**Prompt:**
Copy the lines below exactly, starting at the one with "10026 S Spaulding" and ending at the one with "carpeted spare room", and leave out any picture.

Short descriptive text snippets
+ + + + +
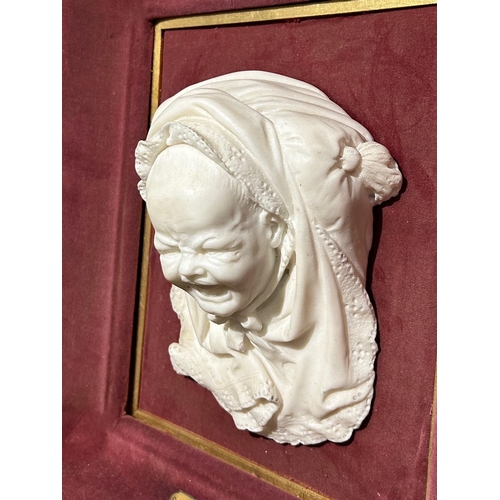 213 - A 19TH CENTURY CARVED PORTRAIT BUST OF A BABY CRYING IN SHAWL, TITLED ‘THE PIN THAT PRICKS’ FROM THE... 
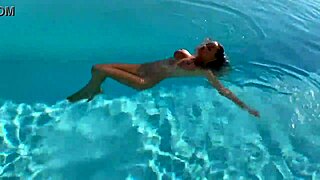 gorgeous monika fox with big tits and pierced nipples swims naked in pool at beautiful outdoor place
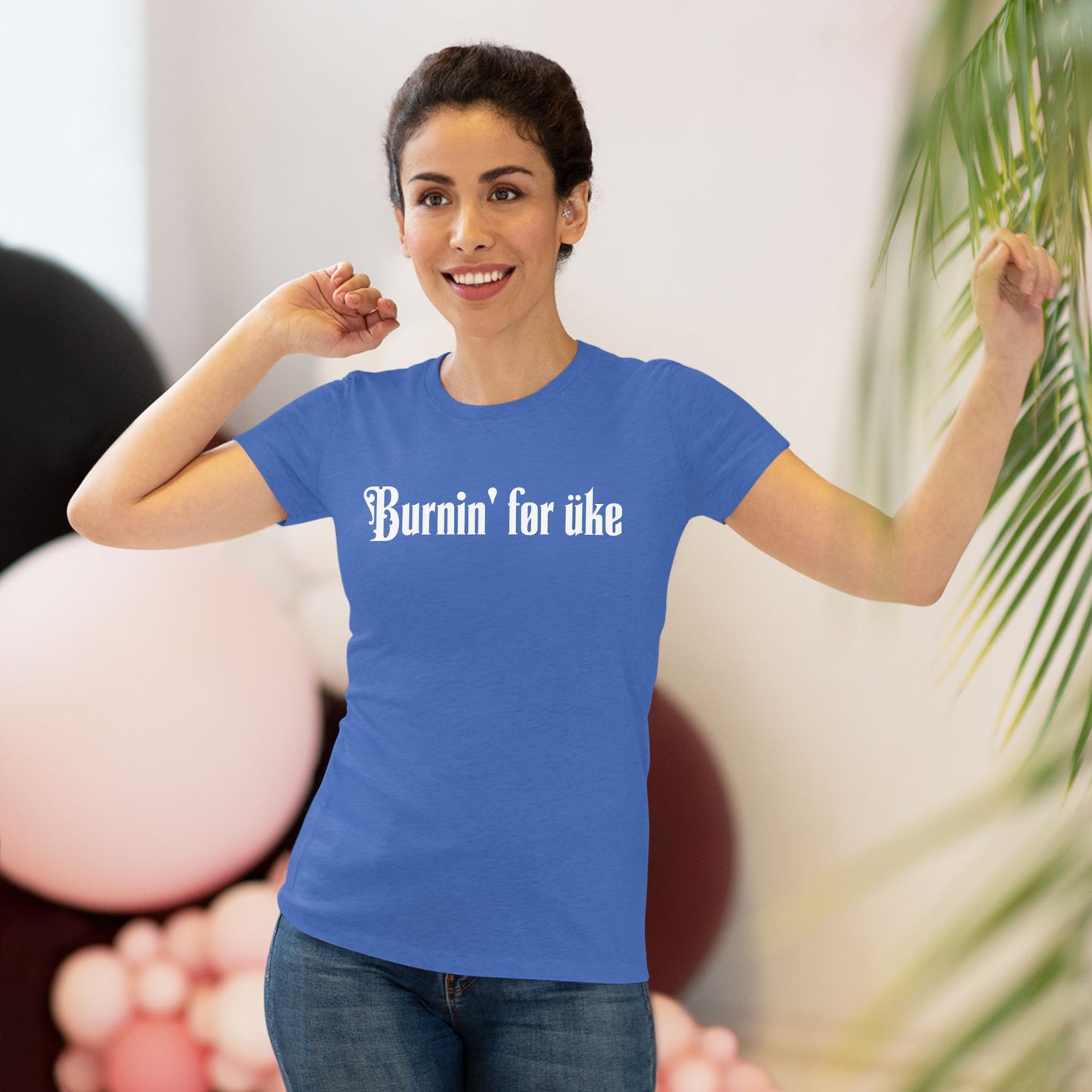 Woman wearing a royal blue t-shirt with 'Burnin' for uke' in white Gothic letters printed on it.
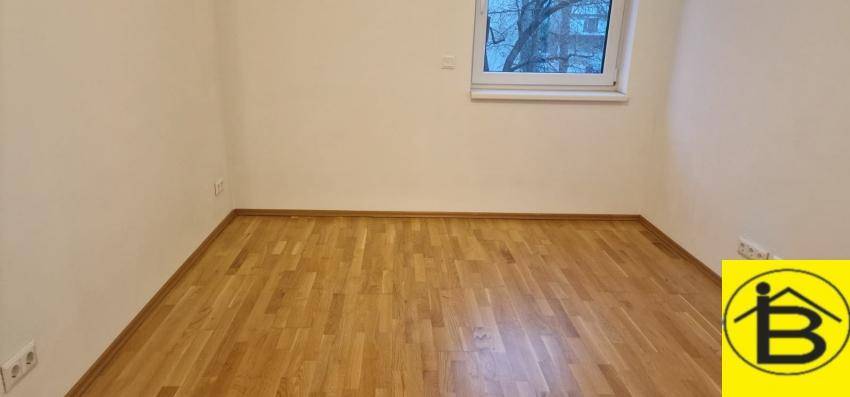 Gemütliches Schlafzimmer mit Holzboden und einem Fenster, das eine ruhige Atmosphäre schafft.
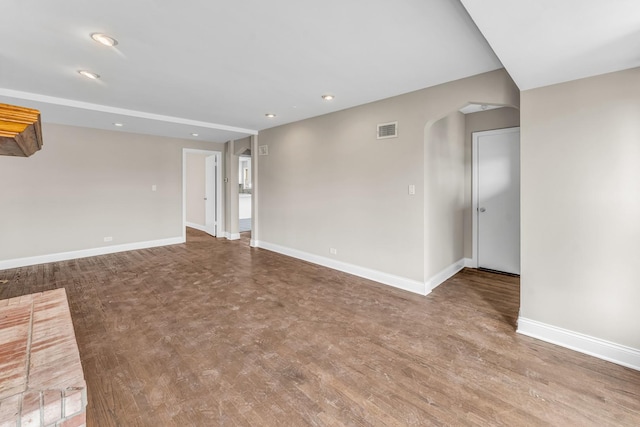 10026 S Spaulding Ave, Evergreen Park, IL 60805 - spare room featuring arched walkways, recessed lighting, and wood finished floors
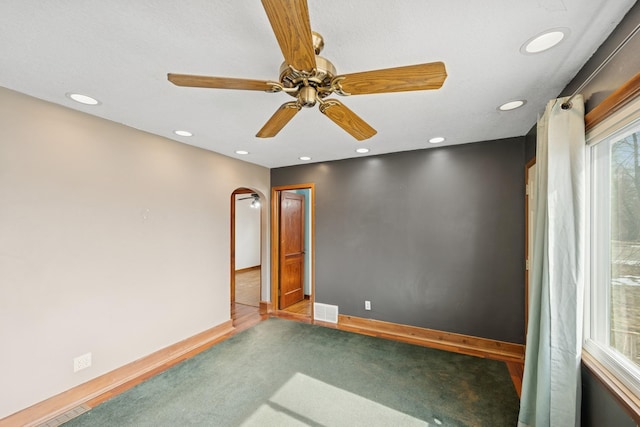 carpeted spare room featuring arched walkways, visible vents, recessed lighting, and baseboards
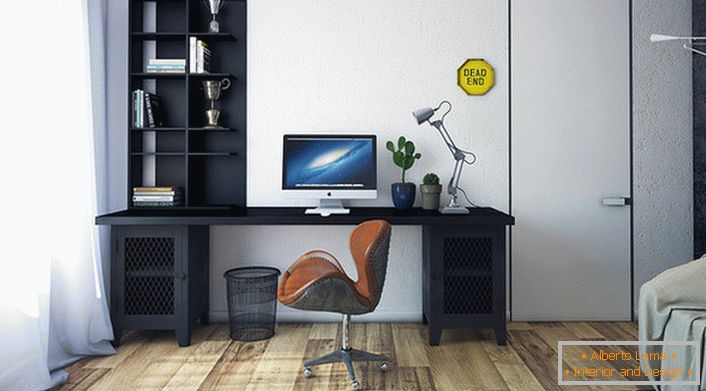 Pour le style loft, le mobilier est correctement choisi. L'ensemble sombre contraste avec une finition légère et un sol brun pâle. 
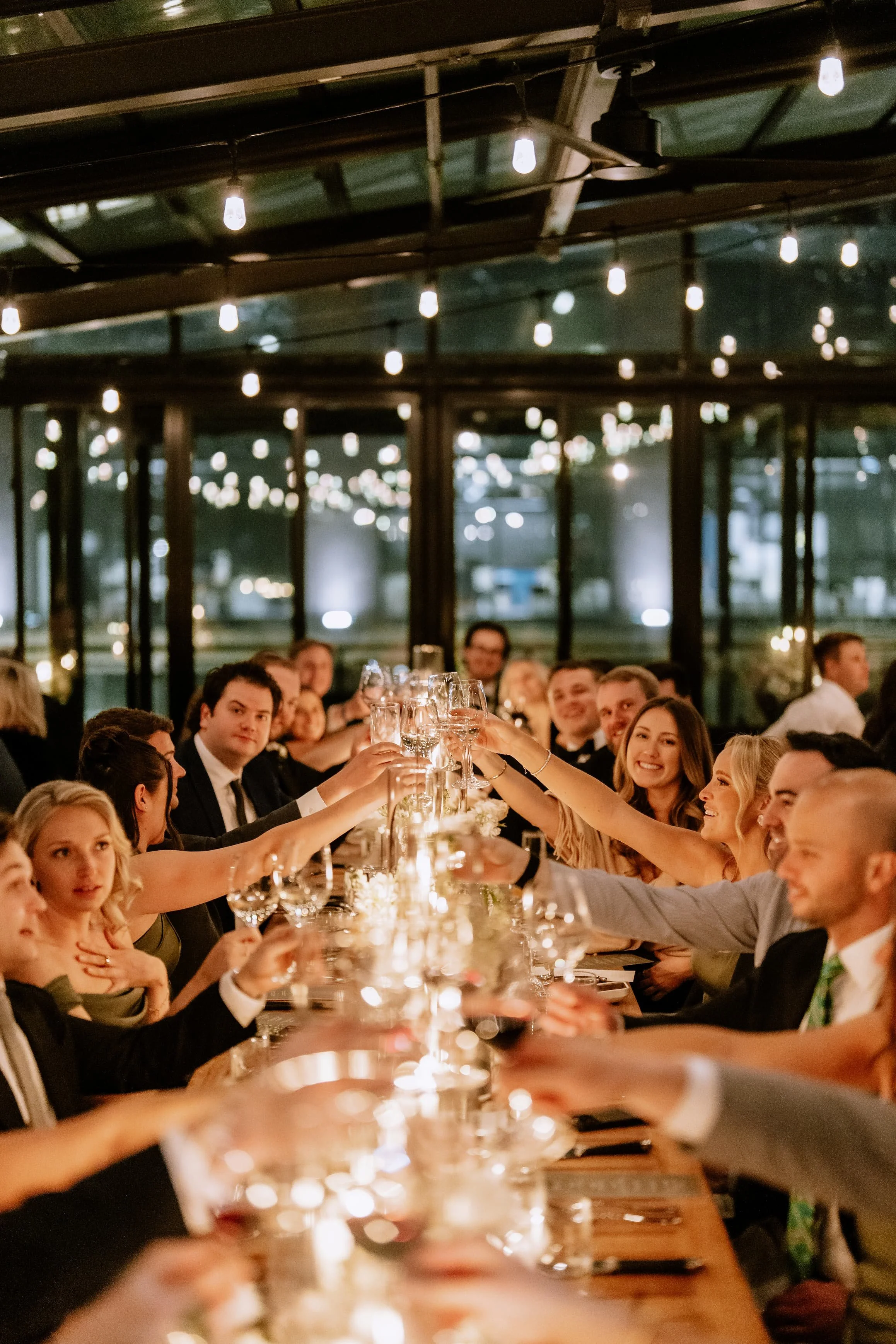 People at a formal dinner party raising champagne glasses in a toast.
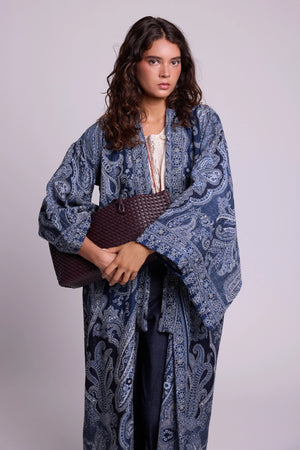 Kleed Blue Paisley Kimono Coat in pure wool with indigo paisley print, styled open over a white lace top with a woven leather clutch.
+ + + + +
**Answer space:**
 10026 S Spaulding Ave, Evergreen Park, IL 60805 - spare room featuring arched walkways, recessed lighting, and wood finished floors
 carpeted spare room featuring arched walkways, visible vents, recessed lighting, and baseboards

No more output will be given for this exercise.